The fall of the ocean freight rate cannot help but have a negative impact on the air freight rate. The ocean freight rate skyrocketed during the peak of COVID-19, and shippers chose air transport as an alternative. This was because air freight enabled transportation within a few days with just a little extra compared to the expensive ocean freight rate that took a long time to transport. Because of this, the air freight rate suddenly surged just like the ocean freight rate, but the fall of the SCFI meant shippers no longer needed to select air transport as an alternative. Therefore, the demand for express cargo where air transport is needed is expected to decrease, and the supply of belly cargo is rapidly expanding following the recovery of demand for international flight passengers.
[Global Air Passengers (RPK Billion)] (Source : IATA, Air Passenger Market Analysis)
According to the International Air Transport Association (IATA), the Revenue Passenger-Kilometers (RPK) increased by about 57% in September this year compared to that of September last year. This is about 74% of the level in 2019, meaning that the RPK is recovering steadily for the past 3 months.

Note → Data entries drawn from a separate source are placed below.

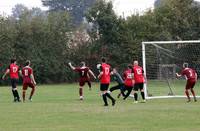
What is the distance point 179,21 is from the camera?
59.1 meters

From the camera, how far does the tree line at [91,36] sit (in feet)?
188

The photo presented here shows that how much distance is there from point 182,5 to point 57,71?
13908 millimetres

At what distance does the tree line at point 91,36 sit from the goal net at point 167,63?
1385 centimetres

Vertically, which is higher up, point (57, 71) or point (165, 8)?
point (165, 8)

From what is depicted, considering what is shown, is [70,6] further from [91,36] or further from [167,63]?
[167,63]

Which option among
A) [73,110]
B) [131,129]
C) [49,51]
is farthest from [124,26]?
[131,129]

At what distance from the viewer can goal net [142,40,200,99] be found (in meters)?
39.3

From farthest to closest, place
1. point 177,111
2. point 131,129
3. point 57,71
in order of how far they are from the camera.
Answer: point 57,71 → point 177,111 → point 131,129

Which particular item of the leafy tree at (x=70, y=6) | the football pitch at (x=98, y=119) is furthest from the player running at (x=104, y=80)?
the leafy tree at (x=70, y=6)

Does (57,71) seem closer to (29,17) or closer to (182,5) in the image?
(29,17)

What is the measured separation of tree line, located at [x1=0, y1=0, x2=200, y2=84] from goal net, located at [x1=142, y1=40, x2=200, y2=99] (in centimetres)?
1385

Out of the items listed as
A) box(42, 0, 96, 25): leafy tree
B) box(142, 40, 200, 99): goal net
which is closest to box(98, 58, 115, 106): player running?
box(142, 40, 200, 99): goal net

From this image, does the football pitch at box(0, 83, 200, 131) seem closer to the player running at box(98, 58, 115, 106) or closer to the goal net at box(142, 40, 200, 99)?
the player running at box(98, 58, 115, 106)

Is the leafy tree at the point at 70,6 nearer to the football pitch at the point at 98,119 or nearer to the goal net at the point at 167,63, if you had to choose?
the goal net at the point at 167,63
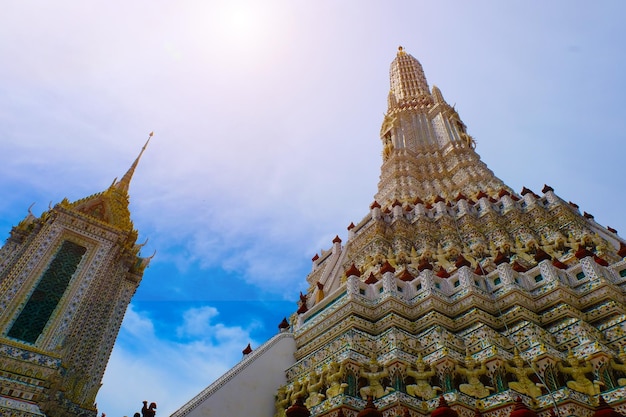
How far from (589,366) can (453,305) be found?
3.62 meters

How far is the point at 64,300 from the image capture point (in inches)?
760

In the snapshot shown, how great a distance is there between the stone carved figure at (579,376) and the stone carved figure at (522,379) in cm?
59

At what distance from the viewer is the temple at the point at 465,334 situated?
8.80m

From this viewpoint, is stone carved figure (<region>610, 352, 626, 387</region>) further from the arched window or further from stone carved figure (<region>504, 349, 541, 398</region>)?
the arched window

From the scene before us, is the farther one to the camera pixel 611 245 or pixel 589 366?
pixel 611 245

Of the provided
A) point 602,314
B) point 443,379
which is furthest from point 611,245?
point 443,379

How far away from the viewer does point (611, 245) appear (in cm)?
1590

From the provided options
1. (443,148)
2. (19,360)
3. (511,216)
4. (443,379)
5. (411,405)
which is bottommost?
(411,405)

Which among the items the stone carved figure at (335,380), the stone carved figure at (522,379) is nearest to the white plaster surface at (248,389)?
the stone carved figure at (335,380)

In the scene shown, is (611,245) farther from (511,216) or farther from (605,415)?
(605,415)

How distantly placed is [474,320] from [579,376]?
9.07 feet

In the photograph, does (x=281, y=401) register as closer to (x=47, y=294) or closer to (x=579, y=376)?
(x=579, y=376)

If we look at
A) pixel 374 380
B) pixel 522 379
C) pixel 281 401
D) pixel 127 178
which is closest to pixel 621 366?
pixel 522 379

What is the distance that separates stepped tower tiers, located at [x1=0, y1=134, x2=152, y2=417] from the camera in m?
16.2
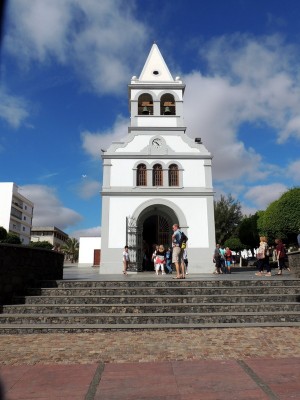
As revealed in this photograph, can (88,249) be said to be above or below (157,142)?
below

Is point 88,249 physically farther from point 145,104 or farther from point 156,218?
point 145,104

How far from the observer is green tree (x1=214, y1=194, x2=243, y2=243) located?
43.6 meters

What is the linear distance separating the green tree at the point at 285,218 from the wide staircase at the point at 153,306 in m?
19.6

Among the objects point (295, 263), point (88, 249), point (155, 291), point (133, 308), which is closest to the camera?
point (133, 308)

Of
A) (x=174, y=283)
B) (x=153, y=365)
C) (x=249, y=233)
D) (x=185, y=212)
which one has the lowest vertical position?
(x=153, y=365)

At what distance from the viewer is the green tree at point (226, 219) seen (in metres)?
43.6

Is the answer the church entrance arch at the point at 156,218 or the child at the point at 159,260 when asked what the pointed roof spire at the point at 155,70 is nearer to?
the church entrance arch at the point at 156,218

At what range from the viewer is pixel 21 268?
8.99 m

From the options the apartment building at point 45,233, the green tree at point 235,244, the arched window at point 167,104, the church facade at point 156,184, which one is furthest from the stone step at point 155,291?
the apartment building at point 45,233

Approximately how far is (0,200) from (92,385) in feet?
309

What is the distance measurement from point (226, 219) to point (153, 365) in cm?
4078

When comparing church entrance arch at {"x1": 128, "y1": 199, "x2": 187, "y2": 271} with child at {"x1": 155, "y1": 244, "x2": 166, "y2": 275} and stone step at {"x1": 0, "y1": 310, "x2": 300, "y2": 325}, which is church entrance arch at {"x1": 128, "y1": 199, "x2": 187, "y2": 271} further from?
stone step at {"x1": 0, "y1": 310, "x2": 300, "y2": 325}

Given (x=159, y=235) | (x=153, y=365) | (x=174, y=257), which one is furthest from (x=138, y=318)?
(x=159, y=235)

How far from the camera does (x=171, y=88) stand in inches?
868
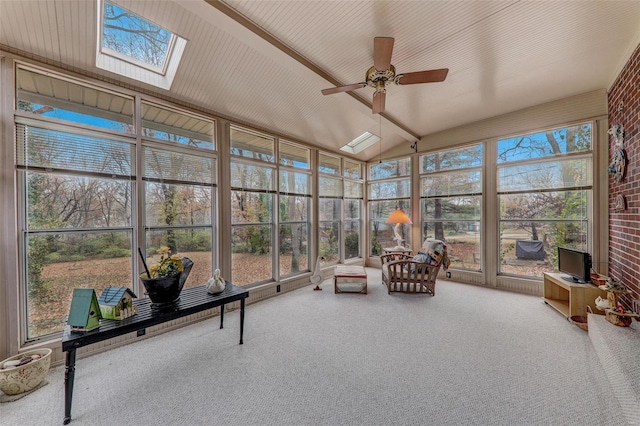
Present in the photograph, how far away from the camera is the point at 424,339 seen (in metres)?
2.74

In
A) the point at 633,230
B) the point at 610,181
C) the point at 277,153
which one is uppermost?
the point at 277,153

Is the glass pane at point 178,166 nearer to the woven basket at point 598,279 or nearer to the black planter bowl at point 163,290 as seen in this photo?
the black planter bowl at point 163,290

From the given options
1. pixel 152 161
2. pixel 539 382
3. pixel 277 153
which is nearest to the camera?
pixel 539 382

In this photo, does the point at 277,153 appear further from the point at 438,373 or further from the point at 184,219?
the point at 438,373

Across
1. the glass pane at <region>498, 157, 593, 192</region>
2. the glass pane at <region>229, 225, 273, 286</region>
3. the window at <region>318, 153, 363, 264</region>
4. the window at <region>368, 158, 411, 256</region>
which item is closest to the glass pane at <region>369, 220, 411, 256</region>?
the window at <region>368, 158, 411, 256</region>

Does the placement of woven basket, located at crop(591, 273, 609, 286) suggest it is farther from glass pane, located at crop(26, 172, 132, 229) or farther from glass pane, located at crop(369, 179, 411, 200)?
glass pane, located at crop(26, 172, 132, 229)

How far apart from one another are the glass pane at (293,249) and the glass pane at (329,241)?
0.47m

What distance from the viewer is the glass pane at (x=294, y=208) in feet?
15.0

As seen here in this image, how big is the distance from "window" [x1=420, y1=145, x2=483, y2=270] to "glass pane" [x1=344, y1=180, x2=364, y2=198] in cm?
158

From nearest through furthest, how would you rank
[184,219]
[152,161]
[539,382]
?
[539,382] → [152,161] → [184,219]

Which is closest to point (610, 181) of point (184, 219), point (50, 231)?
point (184, 219)

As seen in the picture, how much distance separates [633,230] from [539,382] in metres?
2.28

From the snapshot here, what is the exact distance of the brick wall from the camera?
8.73 feet

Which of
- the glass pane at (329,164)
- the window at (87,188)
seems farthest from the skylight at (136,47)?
the glass pane at (329,164)
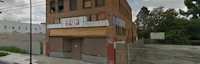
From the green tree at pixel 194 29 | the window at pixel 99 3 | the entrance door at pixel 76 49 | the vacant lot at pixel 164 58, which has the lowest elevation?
the vacant lot at pixel 164 58

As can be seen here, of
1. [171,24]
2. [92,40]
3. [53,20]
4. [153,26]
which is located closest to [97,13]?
[92,40]

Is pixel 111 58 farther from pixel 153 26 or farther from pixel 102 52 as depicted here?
pixel 153 26

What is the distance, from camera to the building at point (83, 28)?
13.7 meters

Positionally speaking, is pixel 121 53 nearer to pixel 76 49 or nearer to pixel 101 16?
pixel 101 16

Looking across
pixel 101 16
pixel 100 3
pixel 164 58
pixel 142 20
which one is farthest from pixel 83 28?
pixel 142 20

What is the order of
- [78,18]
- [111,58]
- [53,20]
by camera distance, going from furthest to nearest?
[53,20]
[78,18]
[111,58]

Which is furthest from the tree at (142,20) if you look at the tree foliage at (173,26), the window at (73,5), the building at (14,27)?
the window at (73,5)

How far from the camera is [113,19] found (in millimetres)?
13820

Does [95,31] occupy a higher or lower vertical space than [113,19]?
lower

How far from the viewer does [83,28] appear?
50.1 feet

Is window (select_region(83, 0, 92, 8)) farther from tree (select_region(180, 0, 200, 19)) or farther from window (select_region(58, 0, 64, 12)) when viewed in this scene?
tree (select_region(180, 0, 200, 19))

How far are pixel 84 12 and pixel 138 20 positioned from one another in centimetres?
5936

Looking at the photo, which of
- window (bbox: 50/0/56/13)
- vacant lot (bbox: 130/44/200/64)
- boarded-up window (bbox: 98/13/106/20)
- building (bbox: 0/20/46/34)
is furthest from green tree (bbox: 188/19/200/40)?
building (bbox: 0/20/46/34)

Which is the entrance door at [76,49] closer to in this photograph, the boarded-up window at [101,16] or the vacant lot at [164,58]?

The recovery of demand for air passengers means that the supply of belly cargo volume is recovering safely. Due to the decrease of the SCFI, air cargo volume downturn caused by the economic recession, and belly supply expansion due to the recovery of international flight passengers, the future outlook of the air freight rate is not bright either.
(Source : Clipart Korea)
In short, the outlook for the demand and supply of air and ocean transport is negative. The reason for the ocean transport is the large delivery of container vessels ordered during the COVID-19 pandemic, and the reason for the air transport is the expansion of belly supply following the recovery of international flight passengers. Therefore, if economic crises such as inflation and interest rate hike do not recover dramatically, next year’s outlook for the global transport market is not that bright.
Unlike carriers, when the freight rate decreases, shippers try to make contracts with low freight rates (compared to that of other companies) as they believe the rate will decrease even more. When looking at past cases where the market was led by shippers, most of the shippers’ efforts to decrease the freight rate succeeded under the one-sided sacrifice of carriers. However, things have changed. Now, the number of players dropped sharply due to the reorganization of the ocean industry, and the market dominance of large-sized carriers increased. Considering the current reality, it is difficult to imagine carriers decreasing the freight rate extremely low even down to the level of decreasing profitability like in the past although shippers are large-sized shippers. Therefore, there should be appropriate compromise between carriers and shippers based on long-term contracts, respecting one another. If that is the case, abilities to accurately predict and identify the logistics market will be important such as predicting ocean and air freight rates and securing cargo visibility.